DIRECTIONS FOR THIS TASK: Recast as a Markdown table the lines from the one containing "Captured here, as" up to and including the one containing "is farthest from the camera?", leaving out blank lines. Use two columns headed Row and Line, holding the row number and the line itself.

* * * * * * *

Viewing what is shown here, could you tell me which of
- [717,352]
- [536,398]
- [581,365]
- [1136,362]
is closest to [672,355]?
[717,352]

* * * * * * *

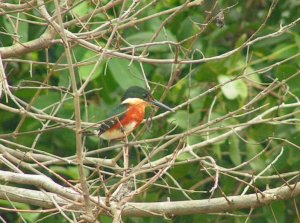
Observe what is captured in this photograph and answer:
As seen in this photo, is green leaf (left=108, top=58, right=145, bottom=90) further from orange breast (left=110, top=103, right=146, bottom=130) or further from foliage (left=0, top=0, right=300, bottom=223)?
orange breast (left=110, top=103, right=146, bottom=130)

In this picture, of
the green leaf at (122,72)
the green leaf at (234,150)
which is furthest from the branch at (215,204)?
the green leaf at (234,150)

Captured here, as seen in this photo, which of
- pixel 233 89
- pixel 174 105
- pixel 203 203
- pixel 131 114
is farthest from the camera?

* * * * * * *

WRITTEN SOLUTION:
| Row | Line |
|---|---|
| 1 | Captured here, as seen in this photo, which of |
| 2 | - pixel 233 89 |
| 3 | - pixel 174 105 |
| 4 | - pixel 203 203 |
| 5 | - pixel 131 114 |
| 6 | is farthest from the camera? |